From the point of view of object we have compared the image of two retail units from different regions. They were a part of a chosen retail firm. While we were evalua-ting the basic attributes of price, goods, services, atmosphere and communication, we found out that the image from the viewpoint of object is uniform – it means one-channel image. When we analysed the concrete object from the point of view of its internal structure of three departments, we found out significant differences in the image. The best evaluation was given to grocery department, followed by textile and clothing department and the worst evaluation was given to shoe department. And we have found out multi-channel image of particular departments in terms of a chosen retail store.

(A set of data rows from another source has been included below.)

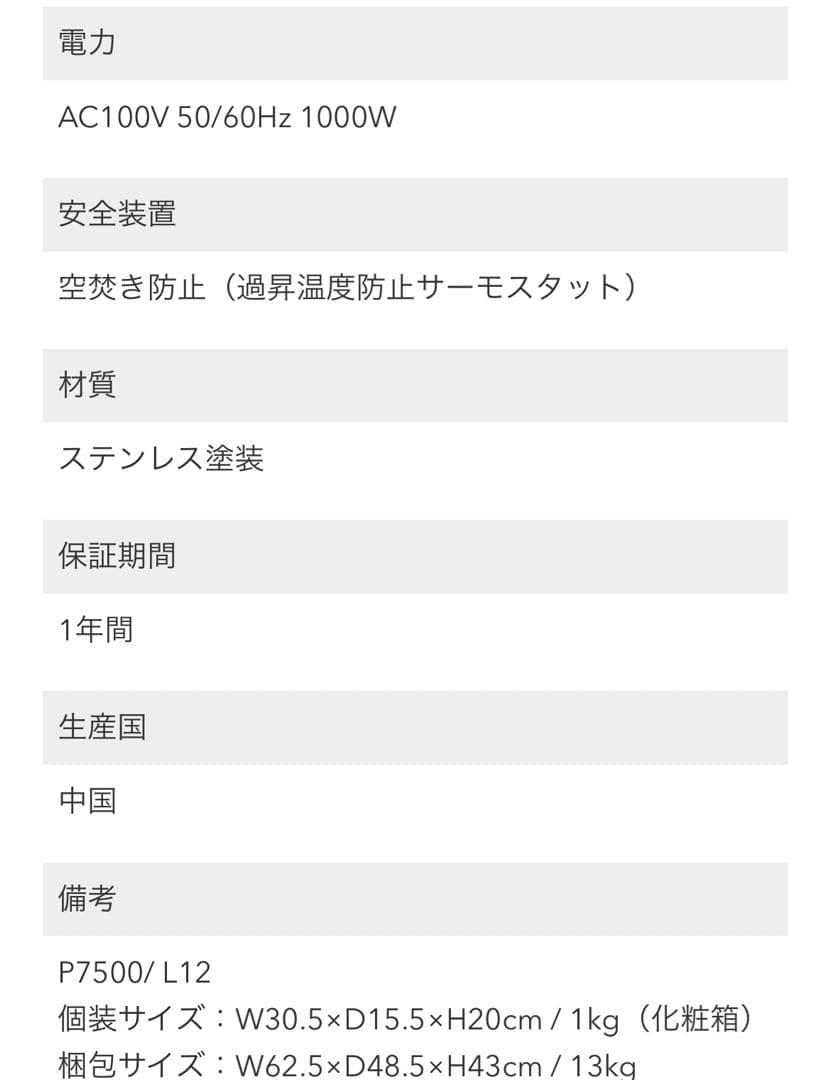 電力

AC100V 50/60Hz 1000W

安全装置

空焚き防止（過昇温度防止サーモスタット）

材質

ステンレス塗装

保証期間

1年間

生産国

中国

備考

P7500/ L12
個装サイズ：W30.5×D15.5×H20cm / 1kg（化粧箱）
梱包サイズ：W62.5×D48.5×H43cm / 13kg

From the point of view of competence and overspreading we have come to the conclusion, based on our survey that by comparing two different retail stores in two different regions, we could speak about universal image, valid even without taking into account local special ties. From the viewpoint of further surveys it would be interesting to focus on multinational trade chains and to compare the corporate image to the image accepted in the given country as well as with the possibility of distinguishing the image of dif-ferent sale concepts. From the viewpoint of reality and demand, at the beginning we focused our attention on specification of basic factors influencing a retail unit image. Then we observed two levels. There was an ideal image on one hand, expected by res-pondents from an ideal store, on the other hand there were real evaluations of observed stores of a chosen trade firm. Based on gained results we could compare the sequence of the most important factors that are decisive in choosing a store (quality of goods, offer of goods), but also the sequence of real evaluation in terms of specified factor (time of sale, standards of cleanliness of premises). Having in mind these evaluations we compared the most significant differences reported between an ideal and real image (price, quality and offer).

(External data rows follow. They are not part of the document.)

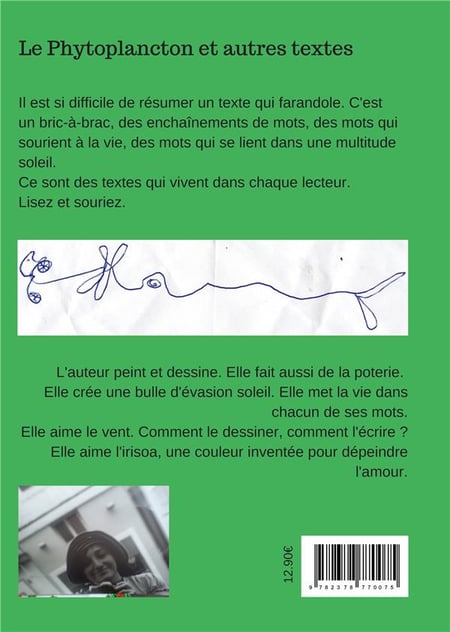 Le Phytoplancton et autres textes

Il est si difficile de résumer un texte qui farandole. C'est un bric-à-brac, des enchaînements de mots, des mots qui sourient à la vie, des mots qui se lient dans une multitude soleil.
Ce sont des textes qui vivent dans chaque lecteur.
Lisez et souriez.

L'auteur peint et dessine. Elle fait aussi de la poterie.
Elle crée une bulle d'évasion soleil. Elle met la vie dans chacun de ses mots.
Elle aime le vent. Comment le dessiner, comment l'écrire ?
Elle aime l'irisoa, une couleur inventée pour dépeindre l'amour.

12.90€

9 782378 770075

From the viewpoint of bearers we have compared the internal image, created by employees of the observed firm and the external image represented by groups of respondents – general public, high school students, professionals and people employed in mass communication sphere. Again – it was possible to focus our attention on two levels, it is the ideal and real image of observed groups. From the viewpoint of demands focused on an ideal store there were consensual finding of the highest demand at the employees of the observed firm and it is some positive finding for the observed organization. On the other hand, university students were the least demanding group from the viewpoint of demand. While finding the real image, the most positive evaluation was of the employees of the trade firm, but the least positive by employees of mass communication and it should be a very unfavourable state for management of the trade firm as far as opinion creating group of respondents concerned and it has a strong tendency of negative influence of general public.

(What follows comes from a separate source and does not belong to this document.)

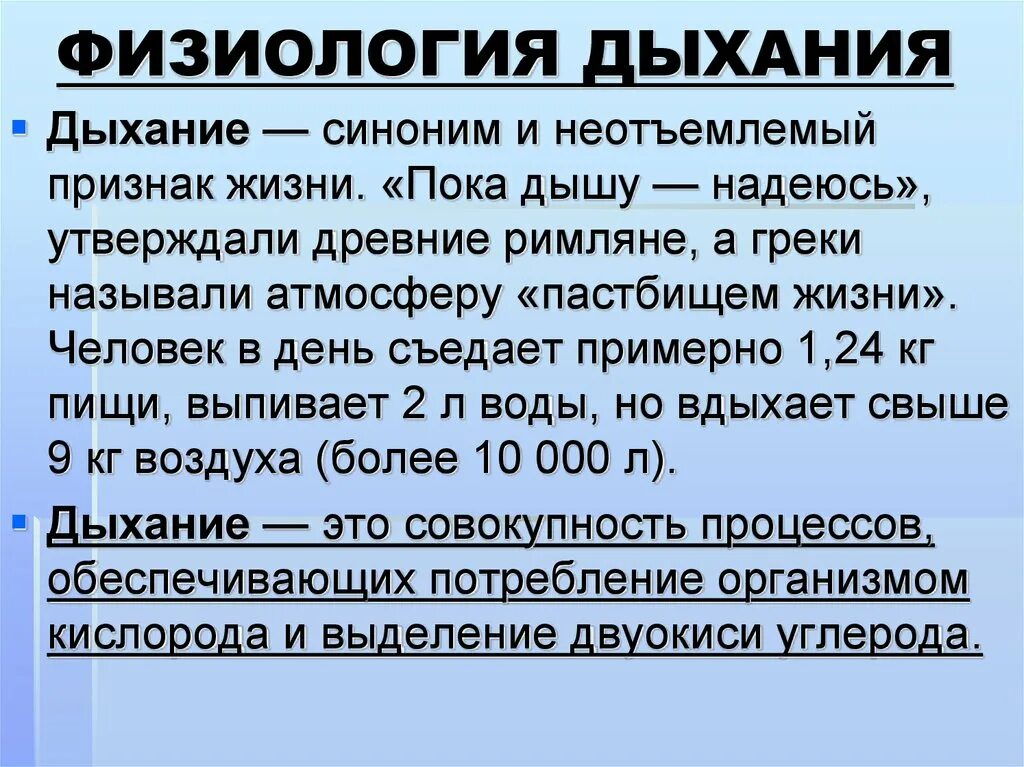 ФИЗИОЛОГИЯ ДЫХАНИЯ

Дыхание — синоним и неотъемлемый признак жизни. «Пока дышу — надеюсь», утверждали древние римляне, а греки называли атмосферу «пастбищем жизни». Человек в день съедает примерно 1,24 кг пищи, выпивает 2 л воды, но вдыхает свыше 9 кг воздуха (более 10 000 л).

Дыхание — это совокупность процессов, обеспечивающих потребление организмом кислорода и выделение двуокиси углерода.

From the viewpoint of bearers we surveyed the cases of one-channel and multi-channel image, too, on the base of observing statistically important differences in evaluation of observed factors. From thirteen observed changeable there were significant differences in ten items. In these cases it is possible to speak about multi-channel real image as for as the attitudes of particular groups concerning the evaluation of the same factor were significantly different. On the other hand, statistically insignificant differences were in the evaluation of changeable quality of offered products, peed of service and customer services – when we speak about so-called uniform real image of given factors.

By quantification of image we have gained in the survey some concrete results in term of its theoretical classification. It is possible to use the findings at specification of advantages in some retail units, focusing on current and potential customers but also at correction of erratic managerial decision with the aim to improve the own position on the market in the framework of existing competition.